Pharmacist Mike Veltri, a clinical specialist, tells himself that the child's problem is drug-related until proven otherwise. It's a mantra that makes sense, considering that the average PICU patient is on 10 different drugs. Veltri taps out a prescription on his new wireless computer, and seconds later, down in the pharmacy, the label prints out and the medicine soon is on its way.

Meanwhile, to aid the parents, the social worker has found a temporary apartment and ironed out byzantine insurance matters. The Child Life specialist will help them find the words to explain to siblings at home what's meant by "getting on the transplant list."
The scene is typical of what everyone who works on the PICU describes as their "collaborative" culture. For those who love it, the esprit de corps makes the tight quarters more tolerable.

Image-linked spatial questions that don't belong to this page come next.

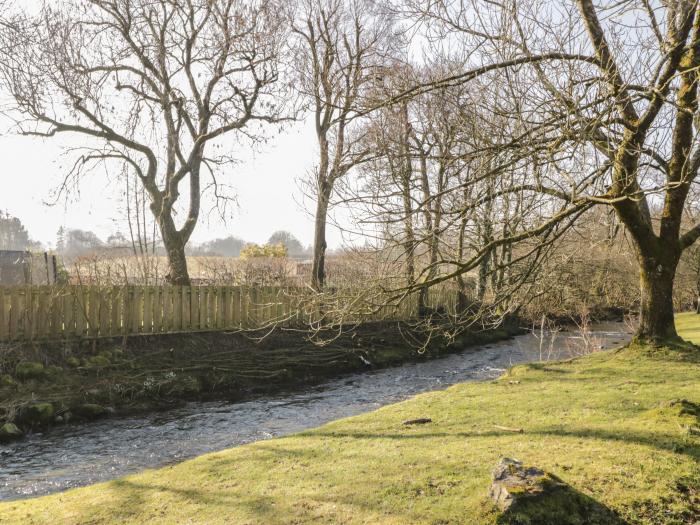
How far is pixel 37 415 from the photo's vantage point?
1003 cm

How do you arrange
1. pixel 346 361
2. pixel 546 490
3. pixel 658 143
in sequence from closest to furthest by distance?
1. pixel 546 490
2. pixel 658 143
3. pixel 346 361

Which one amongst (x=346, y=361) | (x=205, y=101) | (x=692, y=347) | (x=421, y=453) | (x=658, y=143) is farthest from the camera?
(x=205, y=101)

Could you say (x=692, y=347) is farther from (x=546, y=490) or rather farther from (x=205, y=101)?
(x=205, y=101)

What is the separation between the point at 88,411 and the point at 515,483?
30.1 feet

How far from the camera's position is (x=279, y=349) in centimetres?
1548

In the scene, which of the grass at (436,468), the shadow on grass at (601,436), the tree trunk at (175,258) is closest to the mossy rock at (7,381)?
the grass at (436,468)

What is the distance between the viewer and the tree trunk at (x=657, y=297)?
9.48m

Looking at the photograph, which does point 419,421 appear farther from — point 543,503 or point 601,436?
point 543,503

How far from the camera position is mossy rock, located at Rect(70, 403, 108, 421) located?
10.5m

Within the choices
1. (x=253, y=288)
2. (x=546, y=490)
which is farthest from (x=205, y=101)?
(x=546, y=490)

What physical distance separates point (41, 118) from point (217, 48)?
5338 mm

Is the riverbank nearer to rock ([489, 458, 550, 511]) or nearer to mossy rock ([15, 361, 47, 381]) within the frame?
mossy rock ([15, 361, 47, 381])

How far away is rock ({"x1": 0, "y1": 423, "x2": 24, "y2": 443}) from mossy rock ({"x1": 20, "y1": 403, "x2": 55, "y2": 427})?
39cm

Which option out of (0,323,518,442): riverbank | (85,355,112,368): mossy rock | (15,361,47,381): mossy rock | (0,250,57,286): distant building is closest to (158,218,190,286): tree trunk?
(0,323,518,442): riverbank
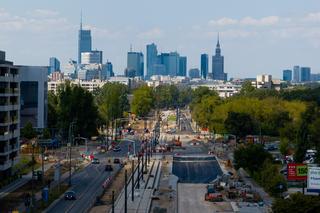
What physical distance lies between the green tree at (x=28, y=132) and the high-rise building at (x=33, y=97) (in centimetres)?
515

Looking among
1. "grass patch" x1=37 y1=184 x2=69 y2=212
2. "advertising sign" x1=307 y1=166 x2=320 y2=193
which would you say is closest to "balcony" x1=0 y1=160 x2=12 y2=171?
"grass patch" x1=37 y1=184 x2=69 y2=212

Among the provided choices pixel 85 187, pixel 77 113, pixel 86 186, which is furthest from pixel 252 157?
pixel 77 113

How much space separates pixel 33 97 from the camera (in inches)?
3701

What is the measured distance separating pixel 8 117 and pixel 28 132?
28922 millimetres

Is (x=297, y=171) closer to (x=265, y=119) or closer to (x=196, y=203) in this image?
(x=196, y=203)

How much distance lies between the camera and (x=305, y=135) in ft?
210

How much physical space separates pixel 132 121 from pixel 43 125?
52849 mm

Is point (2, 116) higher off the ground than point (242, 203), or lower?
higher

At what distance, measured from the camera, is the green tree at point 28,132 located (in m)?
85.5

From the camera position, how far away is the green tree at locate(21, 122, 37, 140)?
8554 cm

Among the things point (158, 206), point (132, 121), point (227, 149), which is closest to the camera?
point (158, 206)

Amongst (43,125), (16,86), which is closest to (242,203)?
(16,86)

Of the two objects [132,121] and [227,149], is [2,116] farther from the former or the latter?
[132,121]

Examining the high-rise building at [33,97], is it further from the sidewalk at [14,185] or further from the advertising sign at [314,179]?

Certainly it would be nice if the unit's sole meeting room, hard by the nurses' station, was bigger and better appointed. Inside this tiny space-one that's often used when doctors call family meetings to discuss a change in prognosis or in the care plan-are three chairs, a table, a lamp, a Bible and a breast pump. People who work here fantasize about the most basic amenities: a conference room, a spacious waiting room, an up-to-date nurses' station, ample storage space. The new children's center will solve these problems (for the PICU, 40 beds have been requested). For now, as the PICU resolutely goes about its work-marshaling all its dazzling expertise to save young lives and bring solace to families-amenities will have to wait.